Арест 32-летнего сенатора от Карачаево-Черкесии Рауфа Арашукова на неделе стал главным внутриполитическим событием. Его обвиняют в краже газа через своего отца, занимающего важное место в системе ООО «Газпром межрегионгаз», создании ОПС, убийстве, вымогательствах и прочих преступных деяниях. В иные времена это была сенсацией на месяцы, но сегодня событийный поток столь стремителен, что можно не сомневаться: через неделю арест самого молодого члена Совета Федерации и его отца с братом укатится на информационные задворки. Аресты бывших, а в момент задержания и действующих членов СФ мы видели. Правда, арестовать их непросто, необходимо, чтобы коллеги по верхней палате парламента проголосовали за снятие неприкосновенности. Никто не сомневался, что Арашукова этой привилегии лишат. Все было выполнено в лучших сценариях итальянских кино про мафию. Арест произвели прямо в зале СФ. Эпично. Картинка впечатлила.

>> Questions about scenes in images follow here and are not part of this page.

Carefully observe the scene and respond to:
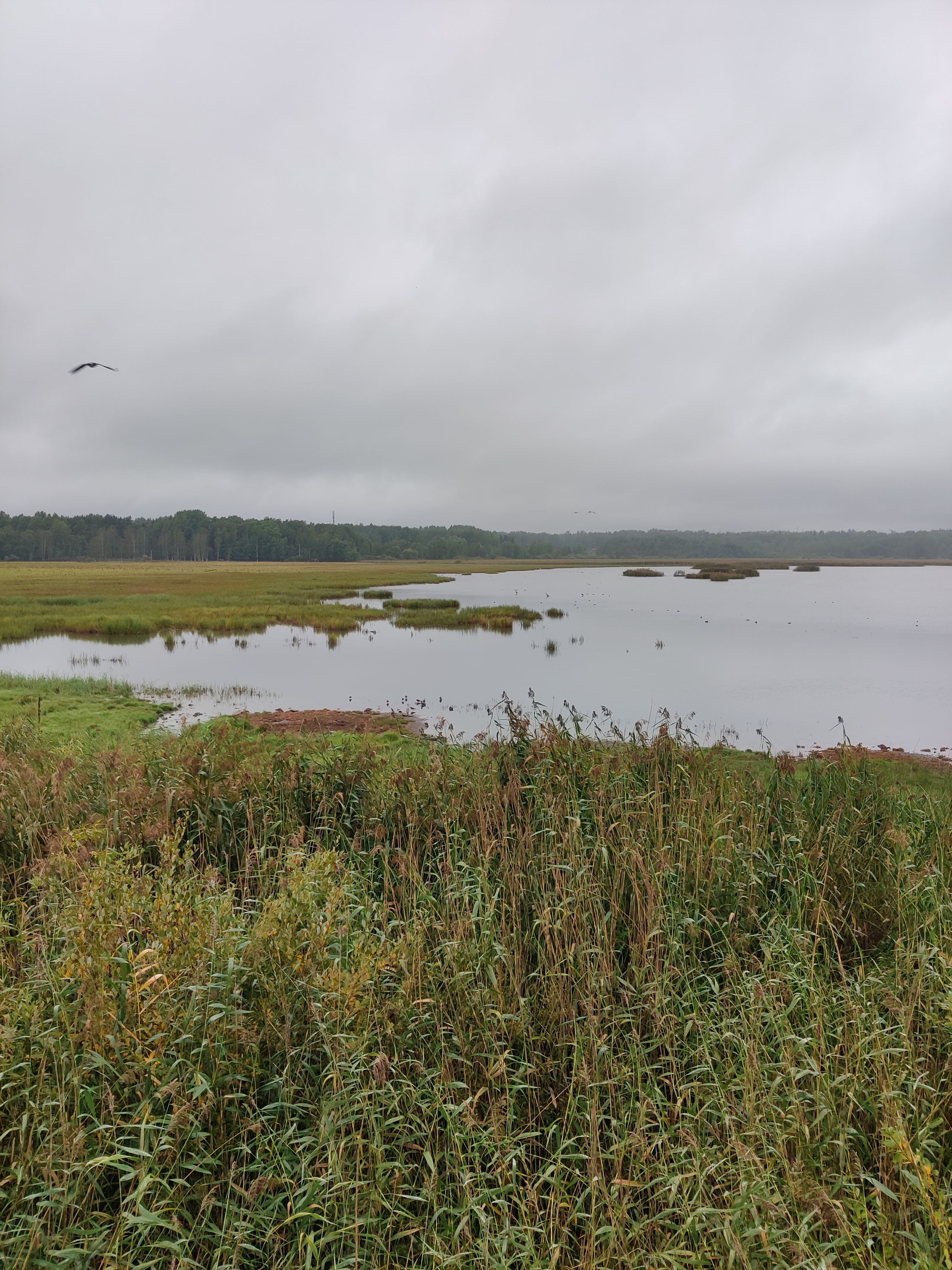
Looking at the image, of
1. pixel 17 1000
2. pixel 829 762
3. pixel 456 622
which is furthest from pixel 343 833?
pixel 456 622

Официальная версия звучит так: разгром клана Арашуковых — это системная борьба с коррупцией, такую задачу поставил президент РФ Владимир Путин. По формальным основаниям так оно и есть, но по сути мы становимся свидетелями несколько иной мотивационной конфигурации. Москва зачищает северокавказские кланы не сколько в рамках борьбы с коррупцией, потому как странно, что где-то ее ведут, а на других участках она цветет и не думает увядать, сколько для того, чтобы окончательно разобраться с любыми проявлениями некой автономии от федеральных силовых корпораций. Это первое. Второе: в условиях сужающейся ресурсной базы многочисленные группировки во власти усилили борьбу за них и съедают самых слабых и уязвимых. Пищевая цепочка. Третье: в начавшейся кампании по трансферту власти идет перекройка групп влияния, кто-то попадает под раздачу, кто-то набирает очки.

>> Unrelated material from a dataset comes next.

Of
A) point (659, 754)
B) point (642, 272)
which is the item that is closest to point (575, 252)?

Ашаруковы дружили со многими членами высшей политической элиты, пишут, что у них в поместье частенько бывал сам глава следственного комитета Александр Бастрыкин и что глава КЧР Рашид Темрезов едва ли не находится с ними в преступной связке. Короче, компромат тут же волной хлынул в информационное пространство. Говорят, что разрабатывали Ашаруковых долго, а санкцию на арест выдал Путин. Никто не сомневается, что украсть газ на 30 млрд рублей невозможно без высокого покровительства и эти покровители сидят в самых влиятельных кабинетах.

Любят рассуждать про запредельную коррупцию и правовой беспредел на Северном Кавказе, но забывают упоминать, что часто эти криминальные спруты связаны с московским головным офисом. Внушительный процент денег, добытых преступным путем, оседает в карманах федеральных сановников. Одни добывают, другие покрывают. Коррупция в нашей стране имеет системный характер, ею пронизана вся вертикаль: с низу до верху. У нас, как известно, не подмажешь — не решишь. Россия по итогам 2018 года заняла 138-е место в рейтинге восприятия коррупции Transparency International. За год РФ потеряла в рейтинге три позиции. Мы делим 138-е место с Гвинеей, Ираном, Ливаном, Мексикой и Папуа — Новой Гвинеей. Излишне тут что-то комментировать.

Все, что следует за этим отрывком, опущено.